(Estratto del testo)
*****
Parlo di Navalny, spacciato come “leader dell’opposizione russa” (così il “New York Times” di oggi) benché il suo partito, Russia del Futuro, non occupi neanche un seggio in Parlamento e abbia al massimo un centinaio di migliaia di iscritti (però, non mancano di farci sapere, Navalny ha due milioni di seguaci su Twitter!).
E qualcuno di voi lo sa quale è il programma di Russia del Futuro?

Guarda caso, è un partito apertamente liberale e liberista, che si propone di tagliare le spese dello Stato, frantumare amministrativamente il paese, privatizzare le industrie pubbliche e i servizi (a cominciare ovviamente dai mezzi d’informazione) ed eliminare i controlli governativi sulla finanza e sull’economia. Ah, scordavo, anche emarginare gli “stati canaglia” come il Venezuela, Cuba e l’Iran e stringere invece stretti rapporti di cooperazione con Stati Uniti e Europa (leggi: aprire alle multinazionali e svendere loro le risorse nazionali con la scusa di posti di lavoro e di magnifiche sorti e progressive che non si realizzano mai ma non importa perché nei regimi dominati dal neocapitalismo non solo i prodotti ma anche i cervelli sono a obsolescenza programmata). 
Proposte che vi pare di aver già sentito? Ma certo, sono quelle di Salvini, Meloni e Renzi (quello che nel 2015, da presidente del consiglio, pensò bene di guadagnarsi la tangibile riconoscenza di americani e multinazionali andando a portare un mazzo di fiori e a inginocchiarsi sul luogo in cui era stato ucciso un altro fascioliberista russo, Nemcov, fondatore dell’Unione delle Forze di Destra). Il partito liberista universale dice sempre e ovunque le stesse cose.
*****
(Compiti da svolgere)
1) Rispondi a queste domande sull'estratto:
(a) Come si chiama il partito di Navalny?
(b) Quali paesi vengono citati come "stati canaglia"?
(c) Di quale formazione politica era fondatore Nemcov?
2) Riscrivi il tratto delle righe che si apre con la riga contenente "Labeling guideline: locate all suvs" e arriva fino alla fine delle righe, sostituendo "tight box" con "precise box" e lasciando invariato tutto il resto.
Le righe non hanno alcun rapporto con l'estratto.
*****
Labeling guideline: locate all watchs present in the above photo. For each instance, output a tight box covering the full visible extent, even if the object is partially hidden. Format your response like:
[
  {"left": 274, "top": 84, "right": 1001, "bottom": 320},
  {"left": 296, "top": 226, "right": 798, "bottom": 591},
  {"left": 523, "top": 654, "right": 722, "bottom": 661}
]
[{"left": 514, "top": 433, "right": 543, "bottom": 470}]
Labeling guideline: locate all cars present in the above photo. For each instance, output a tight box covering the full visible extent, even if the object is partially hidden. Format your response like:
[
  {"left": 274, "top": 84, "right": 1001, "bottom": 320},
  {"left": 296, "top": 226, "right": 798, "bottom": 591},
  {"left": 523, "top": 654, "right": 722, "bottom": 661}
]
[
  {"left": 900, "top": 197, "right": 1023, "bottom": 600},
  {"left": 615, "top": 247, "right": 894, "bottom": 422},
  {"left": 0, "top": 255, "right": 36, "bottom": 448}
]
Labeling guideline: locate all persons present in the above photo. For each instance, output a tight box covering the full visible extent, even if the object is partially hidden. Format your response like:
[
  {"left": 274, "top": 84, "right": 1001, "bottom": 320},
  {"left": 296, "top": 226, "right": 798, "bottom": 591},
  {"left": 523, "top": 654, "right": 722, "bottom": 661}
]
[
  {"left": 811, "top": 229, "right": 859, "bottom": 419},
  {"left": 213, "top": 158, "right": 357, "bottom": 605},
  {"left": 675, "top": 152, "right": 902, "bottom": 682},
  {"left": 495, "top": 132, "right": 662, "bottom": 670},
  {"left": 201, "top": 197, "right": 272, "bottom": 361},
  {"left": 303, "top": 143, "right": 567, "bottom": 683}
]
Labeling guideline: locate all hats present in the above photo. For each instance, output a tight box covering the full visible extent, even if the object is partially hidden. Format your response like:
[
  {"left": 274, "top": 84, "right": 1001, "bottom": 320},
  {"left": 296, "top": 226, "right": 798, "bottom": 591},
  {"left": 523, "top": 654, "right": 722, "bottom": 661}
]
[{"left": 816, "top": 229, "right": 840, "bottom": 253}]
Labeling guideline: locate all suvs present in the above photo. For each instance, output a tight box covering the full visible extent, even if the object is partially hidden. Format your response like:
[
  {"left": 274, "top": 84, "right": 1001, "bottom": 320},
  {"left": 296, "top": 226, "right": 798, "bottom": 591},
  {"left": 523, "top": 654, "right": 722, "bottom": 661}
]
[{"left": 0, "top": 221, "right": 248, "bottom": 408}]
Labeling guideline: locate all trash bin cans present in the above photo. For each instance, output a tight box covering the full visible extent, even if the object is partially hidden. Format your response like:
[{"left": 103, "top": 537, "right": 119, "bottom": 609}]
*****
(Elenco delle soluzioni)
1)
(a) Russia del Futuro.
(b) Il Venezuela, Cuba e l'Iran.
(c) L'Unione delle Forze di Destra.

2)
Labeling guideline: locate all suvs present in the above photo. For each instance, output a precise box covering the full visible extent, even if the object is partially hidden. Format your response like:
[
  {"left": 274, "top": 84, "right": 1001, "bottom": 320},
  {"left": 296, "top": 226, "right": 798, "bottom": 591},
  {"left": 523, "top": 654, "right": 722, "bottom": 661}
]
[{"left": 0, "top": 221, "right": 248, "bottom": 408}]
Labeling guideline: locate all trash bin cans present in the above photo. For each instance, output a precise box covering the full visible extent, even if the object is partially hidden. Format your response like:
[{"left": 103, "top": 537, "right": 119, "bottom": 609}]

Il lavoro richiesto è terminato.